_WHAT IS NEEDED_
Leave out the pictures and repeat everything else in the records exactly.

** begin SUPPLIED MATERIAL **

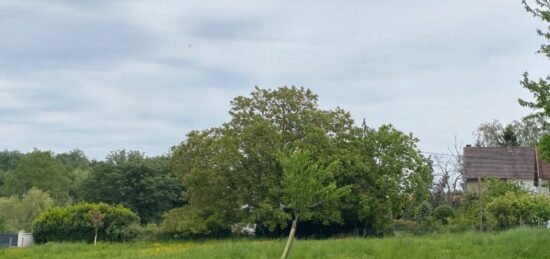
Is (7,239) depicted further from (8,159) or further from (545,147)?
(8,159)

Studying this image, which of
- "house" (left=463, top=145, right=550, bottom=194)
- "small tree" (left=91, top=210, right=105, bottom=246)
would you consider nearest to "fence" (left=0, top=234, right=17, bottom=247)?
"small tree" (left=91, top=210, right=105, bottom=246)

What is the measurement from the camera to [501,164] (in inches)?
2005

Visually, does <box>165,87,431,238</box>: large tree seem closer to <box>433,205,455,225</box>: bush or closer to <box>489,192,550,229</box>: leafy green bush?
<box>433,205,455,225</box>: bush

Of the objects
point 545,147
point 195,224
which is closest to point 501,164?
point 195,224

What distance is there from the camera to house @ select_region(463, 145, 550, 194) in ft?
165

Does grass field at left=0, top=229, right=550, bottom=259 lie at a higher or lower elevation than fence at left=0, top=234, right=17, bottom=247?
higher

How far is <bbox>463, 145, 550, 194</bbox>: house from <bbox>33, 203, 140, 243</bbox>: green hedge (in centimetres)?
2764

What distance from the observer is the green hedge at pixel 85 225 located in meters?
38.0

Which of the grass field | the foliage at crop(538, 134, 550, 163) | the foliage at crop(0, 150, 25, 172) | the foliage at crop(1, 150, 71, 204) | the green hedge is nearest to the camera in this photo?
the foliage at crop(538, 134, 550, 163)

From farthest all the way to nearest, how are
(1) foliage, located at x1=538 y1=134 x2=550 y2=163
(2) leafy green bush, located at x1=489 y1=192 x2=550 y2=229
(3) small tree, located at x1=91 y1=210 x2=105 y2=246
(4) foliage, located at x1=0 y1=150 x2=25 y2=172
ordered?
1. (4) foliage, located at x1=0 y1=150 x2=25 y2=172
2. (3) small tree, located at x1=91 y1=210 x2=105 y2=246
3. (2) leafy green bush, located at x1=489 y1=192 x2=550 y2=229
4. (1) foliage, located at x1=538 y1=134 x2=550 y2=163

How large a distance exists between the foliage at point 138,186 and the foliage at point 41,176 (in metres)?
24.6

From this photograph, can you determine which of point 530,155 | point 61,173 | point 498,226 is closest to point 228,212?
point 498,226

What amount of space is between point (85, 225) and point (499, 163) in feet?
110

** end SUPPLIED MATERIAL **

_ANSWER TO THE TASK_
Is (7,239) depicted further from (8,159) or further from (545,147)?
(8,159)

Studying this image, which of
- "house" (left=463, top=145, right=550, bottom=194)
- "small tree" (left=91, top=210, right=105, bottom=246)
would you consider nearest to "fence" (left=0, top=234, right=17, bottom=247)?
"small tree" (left=91, top=210, right=105, bottom=246)

What is the measurement from the camera to [501,164] (in inches)?
2005

Visually, does <box>165,87,431,238</box>: large tree seem closer to <box>433,205,455,225</box>: bush or closer to <box>489,192,550,229</box>: leafy green bush?
<box>433,205,455,225</box>: bush

Of the objects
point 545,147
point 195,224
which is closest to point 501,164?
point 195,224

What distance is there from the camera to house @ select_region(463, 145, 550, 194) in ft?
165

Does grass field at left=0, top=229, right=550, bottom=259 lie at a higher or lower elevation than fence at left=0, top=234, right=17, bottom=247?
higher

How far is <bbox>463, 145, 550, 194</bbox>: house from <bbox>33, 203, 140, 243</bbox>: green hedge (in centimetres)?
2764

What distance from the observer is the green hedge at pixel 85 225 located in meters?
38.0

Which of the grass field | the foliage at crop(538, 134, 550, 163) | the foliage at crop(0, 150, 25, 172) | the foliage at crop(1, 150, 71, 204) | the green hedge is nearest to the camera in this photo?
the foliage at crop(538, 134, 550, 163)

From farthest all the way to nearest, how are
(1) foliage, located at x1=538 y1=134 x2=550 y2=163
(2) leafy green bush, located at x1=489 y1=192 x2=550 y2=229
(3) small tree, located at x1=91 y1=210 x2=105 y2=246
(4) foliage, located at x1=0 y1=150 x2=25 y2=172
ordered?
1. (4) foliage, located at x1=0 y1=150 x2=25 y2=172
2. (3) small tree, located at x1=91 y1=210 x2=105 y2=246
3. (2) leafy green bush, located at x1=489 y1=192 x2=550 y2=229
4. (1) foliage, located at x1=538 y1=134 x2=550 y2=163

How large a distance exists between the foliage at point 138,186 and the foliage at point 41,176 (in metres)?
24.6

From this photograph, can you determine which of point 530,155 | point 61,173 | point 498,226 is closest to point 228,212?
point 498,226

What amount of space is between point (85, 225) and point (499, 163) in feet?
110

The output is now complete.